**Directions:** Work out how many lines below contain "site", then write only that number.

---------- Data to process ----------

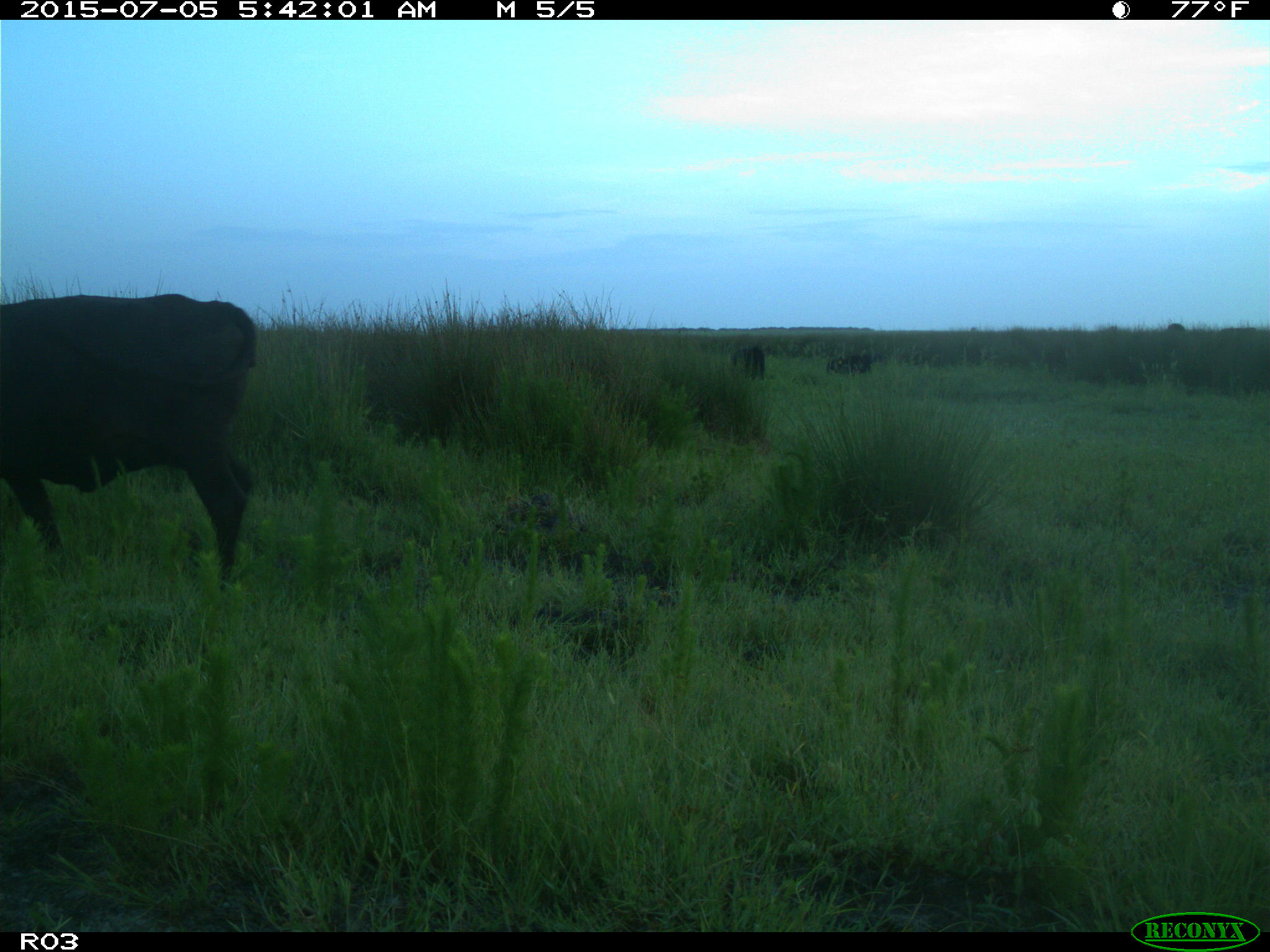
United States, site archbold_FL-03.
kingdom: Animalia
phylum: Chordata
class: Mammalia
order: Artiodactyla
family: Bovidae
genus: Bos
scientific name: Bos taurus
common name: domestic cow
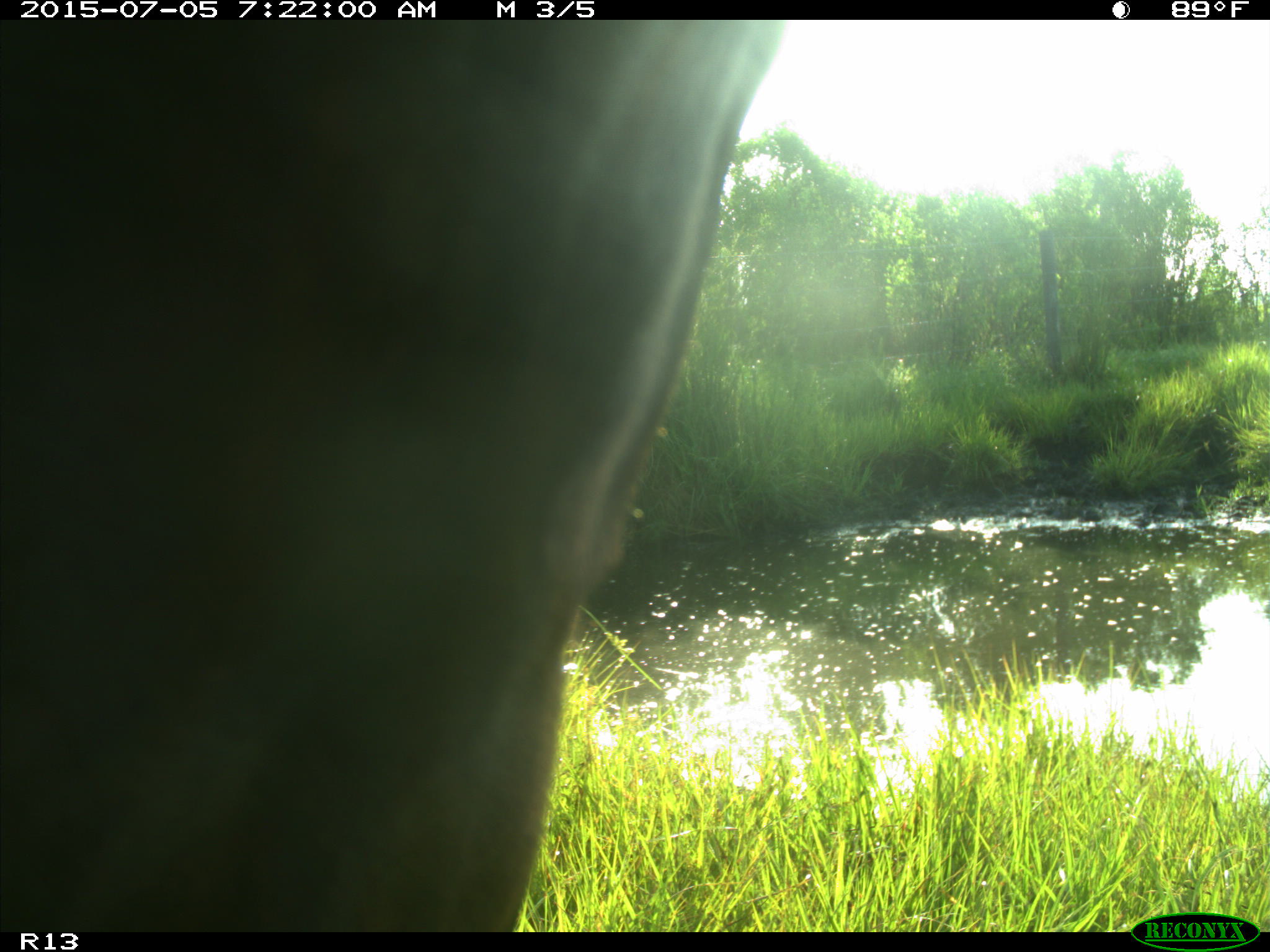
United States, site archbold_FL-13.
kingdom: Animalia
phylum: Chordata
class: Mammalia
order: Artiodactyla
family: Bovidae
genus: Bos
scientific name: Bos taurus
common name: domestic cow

----------
---------- Data to process ----------

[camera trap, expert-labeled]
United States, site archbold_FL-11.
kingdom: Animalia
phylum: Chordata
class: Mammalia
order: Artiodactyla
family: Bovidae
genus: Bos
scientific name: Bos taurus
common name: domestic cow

----------

**Task answer:** 3